Parker’s guitar chops are gritty, articulate, and multi-dimensional, with a genre-blurring quality that melds blues, funk, roadhouse country, and more into a cohesive and entertaining whole. Inspired by Stevie Ray Vaughan, Albert King, and Magic Sam, he has licks to spare and an excellent style of phrasing. He also has a fine, clear singing voice with a laid-back sensibility that should serve him well. The musicians behind him include Phillip Lock on bass and backing vocals, Kevin Berry on drums, and William Gorman on keyboards and add their own fire to the record and display an enviable chemistry with their boss.

The record opens with the hard funk of the title track “In The Dark.” It’s a ferocious cut that grooves with authority and features Parker turning in unique, wah-drenched guitar lines that have an enunciated, vocal-like sound to them. “This Old Thing” is alternatingly strutting and funky and carries a moody mid-tempo vibe augmented by smoothly-sung harmonies. The honky tonk blues of “8 Days In The Doghouse” carries that signature Texas blend of blues, country, and rock and roll that everybody loves to get loose to and has no doubt already filled many dancefloors in the Lone Star State. Parker throws down some tasty country-tinged guitar on this tale of trouble in love and the band holds the pocket down perfectly.


 
Sparky’s cover of the Stones’ “Dead Flowers” is a thing of country-fied garage rock beauty and again shows off his twang-filled playing. The groove has an almost CCR feel to it in spots that really works and Parker and friends do nothing but make one of Mick and Keith’s most endearing songs fun all over again. The band also does a wonderful job with Bobby “Blue” Bland’s “I Wouldn’t Treat A Dog (The Way You Treated Me).” Parker’s vocals communicate the smoldering heartbreak of the lyrics in a direct way and his guitar soloing is equally soulful. It’d be nice to hear this bunch tackle more material like this, as they seem to have the right touch for it.

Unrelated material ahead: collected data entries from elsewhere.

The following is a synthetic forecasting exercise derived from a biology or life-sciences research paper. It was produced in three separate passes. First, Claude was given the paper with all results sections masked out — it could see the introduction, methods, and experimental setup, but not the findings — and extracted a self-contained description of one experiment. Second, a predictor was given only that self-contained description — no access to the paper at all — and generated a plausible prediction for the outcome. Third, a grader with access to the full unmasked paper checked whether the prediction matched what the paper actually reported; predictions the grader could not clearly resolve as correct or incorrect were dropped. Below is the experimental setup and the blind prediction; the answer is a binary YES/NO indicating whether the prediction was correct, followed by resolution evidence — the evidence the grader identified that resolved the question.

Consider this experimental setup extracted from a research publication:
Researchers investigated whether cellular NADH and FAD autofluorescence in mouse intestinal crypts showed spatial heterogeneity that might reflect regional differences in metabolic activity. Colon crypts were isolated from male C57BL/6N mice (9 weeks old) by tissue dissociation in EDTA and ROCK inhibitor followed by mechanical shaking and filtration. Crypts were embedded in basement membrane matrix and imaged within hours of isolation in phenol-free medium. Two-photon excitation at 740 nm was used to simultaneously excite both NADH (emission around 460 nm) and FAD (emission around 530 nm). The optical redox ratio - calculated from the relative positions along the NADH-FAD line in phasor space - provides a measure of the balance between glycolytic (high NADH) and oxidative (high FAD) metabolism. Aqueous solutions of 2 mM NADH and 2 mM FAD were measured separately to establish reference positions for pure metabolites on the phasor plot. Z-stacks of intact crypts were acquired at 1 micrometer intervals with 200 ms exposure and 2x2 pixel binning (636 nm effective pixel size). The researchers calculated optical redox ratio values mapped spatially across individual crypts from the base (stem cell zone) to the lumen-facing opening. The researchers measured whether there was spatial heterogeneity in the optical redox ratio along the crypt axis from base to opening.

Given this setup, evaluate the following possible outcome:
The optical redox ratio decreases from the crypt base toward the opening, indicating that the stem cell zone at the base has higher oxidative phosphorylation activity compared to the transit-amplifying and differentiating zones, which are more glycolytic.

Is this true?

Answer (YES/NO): NO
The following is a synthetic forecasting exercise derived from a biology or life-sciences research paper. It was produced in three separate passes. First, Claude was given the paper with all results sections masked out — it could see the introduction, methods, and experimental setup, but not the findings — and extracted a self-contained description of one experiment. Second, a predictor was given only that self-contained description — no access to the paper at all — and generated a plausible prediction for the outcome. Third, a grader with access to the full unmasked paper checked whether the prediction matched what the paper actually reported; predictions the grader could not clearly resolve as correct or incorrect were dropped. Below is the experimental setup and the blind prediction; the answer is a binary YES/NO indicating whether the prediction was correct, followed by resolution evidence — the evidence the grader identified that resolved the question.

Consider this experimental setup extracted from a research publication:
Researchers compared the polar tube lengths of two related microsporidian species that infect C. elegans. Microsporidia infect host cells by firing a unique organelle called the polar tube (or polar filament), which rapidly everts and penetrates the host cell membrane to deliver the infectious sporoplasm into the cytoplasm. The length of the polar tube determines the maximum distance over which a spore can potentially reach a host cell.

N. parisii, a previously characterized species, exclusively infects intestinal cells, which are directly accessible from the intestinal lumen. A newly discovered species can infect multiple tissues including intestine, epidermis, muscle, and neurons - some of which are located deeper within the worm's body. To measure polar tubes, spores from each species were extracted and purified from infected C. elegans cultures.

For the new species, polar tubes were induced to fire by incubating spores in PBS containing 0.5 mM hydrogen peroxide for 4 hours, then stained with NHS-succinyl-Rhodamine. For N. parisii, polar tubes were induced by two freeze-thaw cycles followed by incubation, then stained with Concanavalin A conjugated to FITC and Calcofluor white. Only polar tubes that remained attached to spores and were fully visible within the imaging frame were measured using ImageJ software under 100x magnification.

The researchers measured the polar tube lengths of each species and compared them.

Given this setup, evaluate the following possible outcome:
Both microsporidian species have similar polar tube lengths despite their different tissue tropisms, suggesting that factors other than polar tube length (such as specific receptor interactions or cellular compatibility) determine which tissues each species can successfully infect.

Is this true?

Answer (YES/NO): NO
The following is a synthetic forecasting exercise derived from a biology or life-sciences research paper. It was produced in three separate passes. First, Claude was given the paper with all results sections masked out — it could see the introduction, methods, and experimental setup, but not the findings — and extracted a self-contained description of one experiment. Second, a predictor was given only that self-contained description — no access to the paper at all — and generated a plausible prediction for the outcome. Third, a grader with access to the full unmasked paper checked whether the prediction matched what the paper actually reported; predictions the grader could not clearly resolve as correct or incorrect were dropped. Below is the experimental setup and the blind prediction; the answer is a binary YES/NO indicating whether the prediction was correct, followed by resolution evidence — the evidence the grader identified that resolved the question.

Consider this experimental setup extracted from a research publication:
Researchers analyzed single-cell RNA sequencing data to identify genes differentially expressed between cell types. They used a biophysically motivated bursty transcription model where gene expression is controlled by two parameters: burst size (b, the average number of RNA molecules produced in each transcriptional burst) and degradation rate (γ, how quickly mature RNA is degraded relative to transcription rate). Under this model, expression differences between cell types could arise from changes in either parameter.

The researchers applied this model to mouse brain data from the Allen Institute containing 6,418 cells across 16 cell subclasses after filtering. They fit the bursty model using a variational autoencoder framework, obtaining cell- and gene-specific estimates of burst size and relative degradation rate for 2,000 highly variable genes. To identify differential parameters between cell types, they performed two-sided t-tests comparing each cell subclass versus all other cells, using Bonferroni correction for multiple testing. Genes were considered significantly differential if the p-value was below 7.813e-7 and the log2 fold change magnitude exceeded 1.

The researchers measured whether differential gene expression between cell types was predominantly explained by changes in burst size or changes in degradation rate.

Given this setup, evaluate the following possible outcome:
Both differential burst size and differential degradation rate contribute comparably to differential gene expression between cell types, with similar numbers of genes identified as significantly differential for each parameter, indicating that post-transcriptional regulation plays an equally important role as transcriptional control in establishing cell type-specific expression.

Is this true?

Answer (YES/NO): NO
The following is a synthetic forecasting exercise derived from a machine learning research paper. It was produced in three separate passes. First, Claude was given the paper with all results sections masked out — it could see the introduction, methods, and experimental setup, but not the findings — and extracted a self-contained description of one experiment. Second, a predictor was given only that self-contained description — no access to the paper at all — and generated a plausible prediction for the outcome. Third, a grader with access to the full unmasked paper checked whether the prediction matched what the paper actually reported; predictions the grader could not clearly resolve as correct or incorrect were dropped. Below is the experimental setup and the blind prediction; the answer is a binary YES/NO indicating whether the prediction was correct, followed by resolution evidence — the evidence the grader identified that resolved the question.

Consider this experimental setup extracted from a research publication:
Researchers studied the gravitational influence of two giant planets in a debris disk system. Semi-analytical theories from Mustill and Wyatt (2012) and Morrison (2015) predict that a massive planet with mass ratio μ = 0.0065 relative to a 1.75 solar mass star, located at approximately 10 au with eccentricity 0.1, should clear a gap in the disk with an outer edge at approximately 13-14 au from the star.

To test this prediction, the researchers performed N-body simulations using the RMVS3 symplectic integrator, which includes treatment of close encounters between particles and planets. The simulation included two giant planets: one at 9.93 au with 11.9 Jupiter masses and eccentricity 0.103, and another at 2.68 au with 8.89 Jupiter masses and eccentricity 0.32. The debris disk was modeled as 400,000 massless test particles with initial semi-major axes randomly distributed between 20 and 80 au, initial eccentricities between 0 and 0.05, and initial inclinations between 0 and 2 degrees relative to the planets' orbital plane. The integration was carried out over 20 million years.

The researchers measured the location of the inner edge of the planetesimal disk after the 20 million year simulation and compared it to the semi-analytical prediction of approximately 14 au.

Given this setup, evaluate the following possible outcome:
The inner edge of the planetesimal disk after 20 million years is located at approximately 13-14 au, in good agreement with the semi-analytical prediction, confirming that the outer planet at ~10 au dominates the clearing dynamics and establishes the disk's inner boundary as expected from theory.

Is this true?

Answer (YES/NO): NO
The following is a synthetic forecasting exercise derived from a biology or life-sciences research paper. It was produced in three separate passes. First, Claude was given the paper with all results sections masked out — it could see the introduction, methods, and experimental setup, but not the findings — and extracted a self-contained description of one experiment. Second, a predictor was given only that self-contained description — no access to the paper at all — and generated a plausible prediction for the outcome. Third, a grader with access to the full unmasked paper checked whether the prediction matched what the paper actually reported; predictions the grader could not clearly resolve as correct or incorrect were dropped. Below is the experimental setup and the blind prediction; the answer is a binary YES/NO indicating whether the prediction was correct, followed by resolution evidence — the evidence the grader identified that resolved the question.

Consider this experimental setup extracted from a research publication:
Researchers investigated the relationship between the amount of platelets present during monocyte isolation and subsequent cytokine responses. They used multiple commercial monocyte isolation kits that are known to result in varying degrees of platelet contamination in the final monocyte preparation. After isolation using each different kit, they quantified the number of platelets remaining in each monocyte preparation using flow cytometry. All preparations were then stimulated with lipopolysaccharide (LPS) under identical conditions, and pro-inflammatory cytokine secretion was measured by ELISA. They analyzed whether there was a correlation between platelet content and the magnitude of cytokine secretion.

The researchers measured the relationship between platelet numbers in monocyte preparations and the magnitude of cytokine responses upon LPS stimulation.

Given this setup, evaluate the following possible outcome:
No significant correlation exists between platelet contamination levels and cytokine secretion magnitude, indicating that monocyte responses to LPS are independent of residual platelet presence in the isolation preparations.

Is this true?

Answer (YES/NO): NO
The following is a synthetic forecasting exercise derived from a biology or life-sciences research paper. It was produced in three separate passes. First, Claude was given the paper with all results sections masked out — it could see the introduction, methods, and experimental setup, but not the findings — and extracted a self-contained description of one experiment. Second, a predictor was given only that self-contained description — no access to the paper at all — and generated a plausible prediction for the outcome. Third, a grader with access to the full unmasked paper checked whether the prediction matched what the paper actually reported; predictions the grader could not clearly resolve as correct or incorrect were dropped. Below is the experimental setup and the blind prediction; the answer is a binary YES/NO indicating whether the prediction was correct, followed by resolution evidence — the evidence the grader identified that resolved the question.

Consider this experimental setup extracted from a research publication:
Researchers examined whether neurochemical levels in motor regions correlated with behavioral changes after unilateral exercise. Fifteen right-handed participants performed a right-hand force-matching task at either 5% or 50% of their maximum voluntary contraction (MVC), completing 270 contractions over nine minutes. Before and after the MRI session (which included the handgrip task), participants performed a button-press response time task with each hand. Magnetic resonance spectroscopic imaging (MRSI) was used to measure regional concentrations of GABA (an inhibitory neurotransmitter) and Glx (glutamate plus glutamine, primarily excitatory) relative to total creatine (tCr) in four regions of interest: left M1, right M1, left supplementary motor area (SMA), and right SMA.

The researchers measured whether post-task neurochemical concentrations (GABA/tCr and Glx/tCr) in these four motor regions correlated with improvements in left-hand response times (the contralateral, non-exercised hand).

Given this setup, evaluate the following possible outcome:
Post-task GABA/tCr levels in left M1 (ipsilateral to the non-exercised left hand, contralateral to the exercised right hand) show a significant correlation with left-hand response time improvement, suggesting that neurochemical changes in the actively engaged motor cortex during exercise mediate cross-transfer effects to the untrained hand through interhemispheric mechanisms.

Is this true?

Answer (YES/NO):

A pleasant surprise buried in the back half of In The Dark is “Quintana,” a minor-key surf guitar instrumental with a sci-fi-meets-the-southern-border dissonant coolness. It’s an immediate shift in tone compared with the other tracks here but Parker and the boys nail it down tight. Fans of The Ventures and The Astronauts will want to turn this one up some.

Sparky Parker and his band give us a good showing on In The Dark and the record should do a lot to spread their name and fame well past the Texas state line. Parker is understated and tasteful in all that he does and never sacrifices finesse for flash, even when he’s ripping. Give him a spin and you just might find yourself road-tripping to Houston to see him for yourself.